Qualifier Challenge - CROMU_00003


Original Versions

Known Vulnerabilities

  • CWE-787 - Out-of-bounds Write
  • CWEs are listed as indicated by the challenge author.

Scores

  • ForAllSecure: 0.51
  • CodeJitsu: 0.0
  • Disekt: 0.0
  • TECHx: 0.0
  • Shellphish: 0.0
  • CSDS: 0.0
  • FuzzBOMB: 0.0
  • TrailofBits: 0.0
  • DeepRed: 0.0
  • The maximum score for each challenge in CQE is 4, following the CQE Scoring Document.

Passed consensus evaluation

  • CodeJitsu - CB1
  • DeepRed - CB1
  • Disekt - CB1
  • ForAllSecure - CB1
  • FuzzBOMB - CB1
  • Shellphish - CB1
  • TECHx - CB1

Proved a POV in reference challenge

Defense against reference POVs

  • CodeJitsu: 100.0% - CB1
  • ForAllSecure: 100.0% - CB1

No submission

  • Eighth Place Team
  • Eleventh Place Team
  • Fifth Place Team - Finalist
  • First Place Team - Finalist
  • Fourth Place Team - Finalist
  • Ninth Place Team
  • Second Place Team - Finalist
  • Seventh Place Team - Finalist
  • Sixth Place Team - Finalist
  • Tenth Place Team
  • Third Place Team - Finalist
  • Thirteenth Place Team
  • Twelfth Place Team

All Submissions

Author Information

"Dustin Fraze" df@cromulence.co

DARPA performer group

Cromulence LLC (CROMU)

Description

The yolodex is a service roughly based off fingerd. Fingerd was chosen because the Morris worm, among the first widespread internet worms, targeted a code execution vulnerability in the finger daemon.

Feature List

This service supports adding, deleting, editing, searching, and sorting contacts, like a rolodex. It stores a first and last name, phone number, office number, gender, and if the user is known to be a hacker.

Vulnerability

Editing an existing user holds the incoming change data in a temporary buffer, as to allow a field to remain the same by sending just a newline. This temporary buffer is recycled for every input the user is allowed to provide.

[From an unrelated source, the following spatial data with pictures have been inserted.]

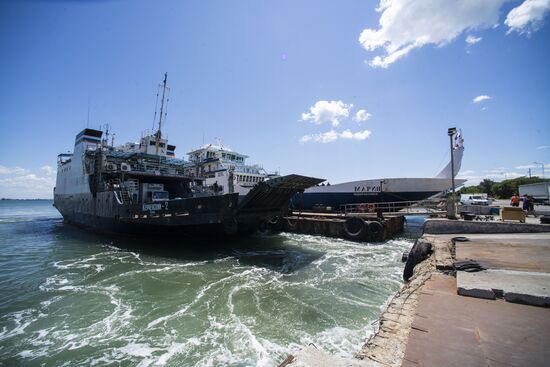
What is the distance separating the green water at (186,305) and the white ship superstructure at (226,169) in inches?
563

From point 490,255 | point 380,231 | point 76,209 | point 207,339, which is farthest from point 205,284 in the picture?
point 76,209

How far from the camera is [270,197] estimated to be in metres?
14.5

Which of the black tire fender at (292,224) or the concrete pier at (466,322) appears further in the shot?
the black tire fender at (292,224)

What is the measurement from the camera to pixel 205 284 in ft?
30.2

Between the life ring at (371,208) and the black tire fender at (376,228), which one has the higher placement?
the life ring at (371,208)

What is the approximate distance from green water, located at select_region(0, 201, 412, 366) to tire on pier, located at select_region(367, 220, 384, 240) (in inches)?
145

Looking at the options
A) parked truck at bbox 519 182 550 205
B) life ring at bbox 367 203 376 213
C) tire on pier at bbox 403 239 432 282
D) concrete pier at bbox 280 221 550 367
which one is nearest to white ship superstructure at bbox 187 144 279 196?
life ring at bbox 367 203 376 213

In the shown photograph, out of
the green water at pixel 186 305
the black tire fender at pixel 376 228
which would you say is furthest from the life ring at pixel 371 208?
the green water at pixel 186 305

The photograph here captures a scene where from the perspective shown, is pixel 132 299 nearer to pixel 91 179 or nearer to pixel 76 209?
pixel 91 179

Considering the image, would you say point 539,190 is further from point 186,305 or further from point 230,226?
point 186,305

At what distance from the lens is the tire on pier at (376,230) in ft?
59.3

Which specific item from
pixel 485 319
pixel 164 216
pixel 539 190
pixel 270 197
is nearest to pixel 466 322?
pixel 485 319

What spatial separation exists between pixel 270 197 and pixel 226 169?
16594 millimetres

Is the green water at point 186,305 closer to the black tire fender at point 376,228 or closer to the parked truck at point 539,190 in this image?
the black tire fender at point 376,228
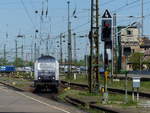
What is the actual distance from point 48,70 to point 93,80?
14.0 metres

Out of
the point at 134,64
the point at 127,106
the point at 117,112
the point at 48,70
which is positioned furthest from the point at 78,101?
the point at 134,64

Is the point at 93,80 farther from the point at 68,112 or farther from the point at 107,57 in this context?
the point at 68,112

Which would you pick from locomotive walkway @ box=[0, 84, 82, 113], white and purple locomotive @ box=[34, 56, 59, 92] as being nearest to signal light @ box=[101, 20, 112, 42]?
locomotive walkway @ box=[0, 84, 82, 113]

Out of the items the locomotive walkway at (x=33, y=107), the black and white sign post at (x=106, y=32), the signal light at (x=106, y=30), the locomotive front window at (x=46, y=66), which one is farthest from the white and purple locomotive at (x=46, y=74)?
the signal light at (x=106, y=30)

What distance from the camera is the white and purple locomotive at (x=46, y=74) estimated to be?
49.5 m

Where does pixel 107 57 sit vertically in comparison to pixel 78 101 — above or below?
above

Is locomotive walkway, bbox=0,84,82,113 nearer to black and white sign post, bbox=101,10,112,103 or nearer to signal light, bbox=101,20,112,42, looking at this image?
black and white sign post, bbox=101,10,112,103

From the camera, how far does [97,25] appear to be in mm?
35969

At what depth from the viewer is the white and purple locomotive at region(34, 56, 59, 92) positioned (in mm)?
49547

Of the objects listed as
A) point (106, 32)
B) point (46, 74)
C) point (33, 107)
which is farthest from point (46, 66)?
point (33, 107)

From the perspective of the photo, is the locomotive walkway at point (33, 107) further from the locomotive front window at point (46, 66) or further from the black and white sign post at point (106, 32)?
the locomotive front window at point (46, 66)

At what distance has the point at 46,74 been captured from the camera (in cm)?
5025

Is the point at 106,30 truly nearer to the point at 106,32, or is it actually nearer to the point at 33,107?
the point at 106,32

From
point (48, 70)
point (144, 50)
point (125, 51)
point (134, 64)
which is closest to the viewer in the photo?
point (125, 51)
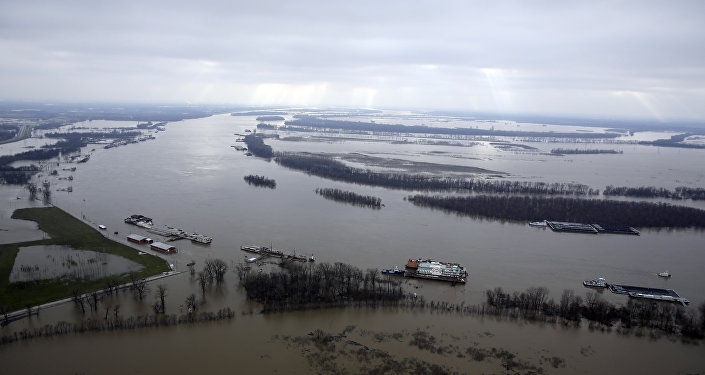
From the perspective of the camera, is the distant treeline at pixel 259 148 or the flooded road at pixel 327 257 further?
the distant treeline at pixel 259 148

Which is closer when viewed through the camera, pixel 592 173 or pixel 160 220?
pixel 160 220

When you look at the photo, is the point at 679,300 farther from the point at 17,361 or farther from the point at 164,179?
the point at 164,179

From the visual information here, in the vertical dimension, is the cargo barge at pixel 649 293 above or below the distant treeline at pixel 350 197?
below

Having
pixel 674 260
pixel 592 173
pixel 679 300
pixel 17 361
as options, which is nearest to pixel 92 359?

The structure of a contact buffer is:

typedef struct _contact {
    char first[32];
    char last[32];
    char phone[16];
    unsigned short officenum;
    char gender;
    char hacker;        
    unsigned int cookie;
    int pad;
    struct _contact *prev; 
    struct _contact *next;
} contact;

The temporary buffer is 32 bytes long. Although the phone number is 16 bytes long, the yolodex only accepts 14 bytes for input for the phone number ((NNN)NNN-NNNN\n). If a user provides more than 16-bytes for the last name, and exactly 14 bytes for the phone number, without a newline in the phone number, a null is not read into the temporary data buffer.

Yolodex will then attempt to copy 14 bytes of phone number + the stale data from last name, until it runs into a NULL. This allows an overwrite of officenum, gender, hacker, cookie, next, and prev. Cookie is discussed in challenges.

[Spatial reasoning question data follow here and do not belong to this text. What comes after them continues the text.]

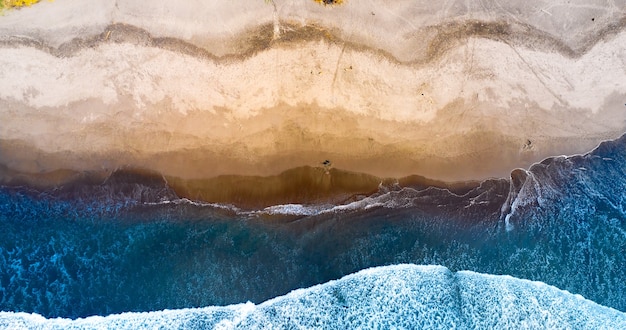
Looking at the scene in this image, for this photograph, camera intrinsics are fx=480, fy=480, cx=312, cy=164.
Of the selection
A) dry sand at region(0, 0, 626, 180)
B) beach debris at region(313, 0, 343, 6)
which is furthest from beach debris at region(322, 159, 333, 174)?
beach debris at region(313, 0, 343, 6)

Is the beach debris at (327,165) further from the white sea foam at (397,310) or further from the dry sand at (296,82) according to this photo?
the white sea foam at (397,310)

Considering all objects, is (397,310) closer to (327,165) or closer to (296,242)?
(296,242)

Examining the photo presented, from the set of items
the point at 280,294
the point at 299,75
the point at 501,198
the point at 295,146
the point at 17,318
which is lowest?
the point at 17,318

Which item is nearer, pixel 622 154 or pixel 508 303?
pixel 508 303

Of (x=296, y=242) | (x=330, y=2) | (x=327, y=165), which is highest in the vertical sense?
(x=330, y=2)

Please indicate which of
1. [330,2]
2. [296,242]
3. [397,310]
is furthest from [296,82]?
[397,310]

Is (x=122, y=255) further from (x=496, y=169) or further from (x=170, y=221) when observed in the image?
(x=496, y=169)

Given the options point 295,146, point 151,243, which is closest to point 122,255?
point 151,243
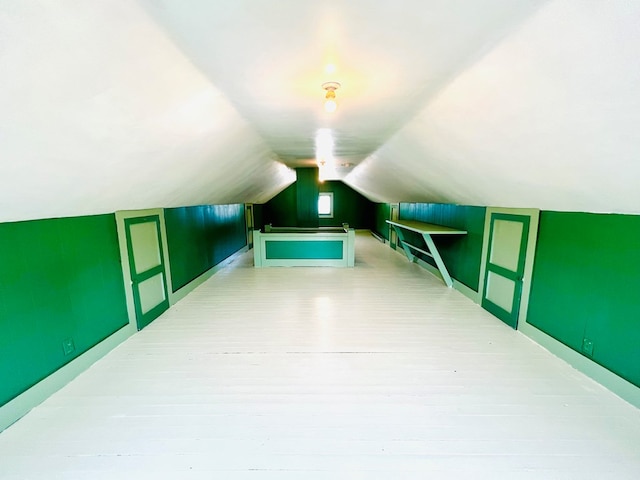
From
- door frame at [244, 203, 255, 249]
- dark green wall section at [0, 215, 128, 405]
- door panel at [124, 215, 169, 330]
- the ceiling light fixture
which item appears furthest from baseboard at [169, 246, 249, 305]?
the ceiling light fixture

If cookie's value is preserved, and next or prev are corrupted, a user could cause a dereference of an invalid pointer, or potentially code execution.

Generic class of vulnerability

Buffer Overflow

CWE classification

CWE-787: Out-of-bounds Write

Challenges

This CB uses "heap cookies" between what is supposed to be user-writable and the metadata about the data structure. Unlike traditional stack cookies, this cookie is set up once at initialization, and never changed during execution. Corruption of the cookie forces the application to terminate.

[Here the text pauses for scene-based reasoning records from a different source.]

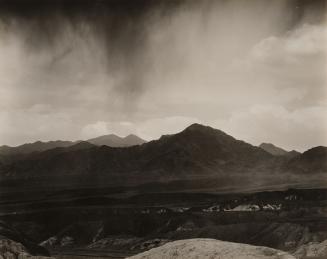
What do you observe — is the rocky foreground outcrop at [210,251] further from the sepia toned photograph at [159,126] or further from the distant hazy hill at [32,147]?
the distant hazy hill at [32,147]

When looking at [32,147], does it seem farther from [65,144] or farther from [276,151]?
[276,151]

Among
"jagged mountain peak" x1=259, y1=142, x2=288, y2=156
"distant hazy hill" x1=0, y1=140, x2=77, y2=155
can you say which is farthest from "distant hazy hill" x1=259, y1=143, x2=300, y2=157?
"distant hazy hill" x1=0, y1=140, x2=77, y2=155

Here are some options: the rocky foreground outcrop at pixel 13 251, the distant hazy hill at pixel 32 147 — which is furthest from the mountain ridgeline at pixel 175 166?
the rocky foreground outcrop at pixel 13 251

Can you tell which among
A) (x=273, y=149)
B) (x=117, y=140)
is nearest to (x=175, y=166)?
(x=117, y=140)

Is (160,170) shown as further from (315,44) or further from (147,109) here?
(315,44)

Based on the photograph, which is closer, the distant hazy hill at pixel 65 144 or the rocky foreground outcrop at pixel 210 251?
the rocky foreground outcrop at pixel 210 251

A CRS would have to send crafted data longer than the bounds of the buffer, but short enough to not corrupt the cookie. A properly crafted input would cause the cookie to be leaked at the end of the phone number. A CRS would have to then read the cookie, craft a new buffer containing the leaked cookie, plus the overwrite, then trigger a dereference of the overwritten pointer through the detail view.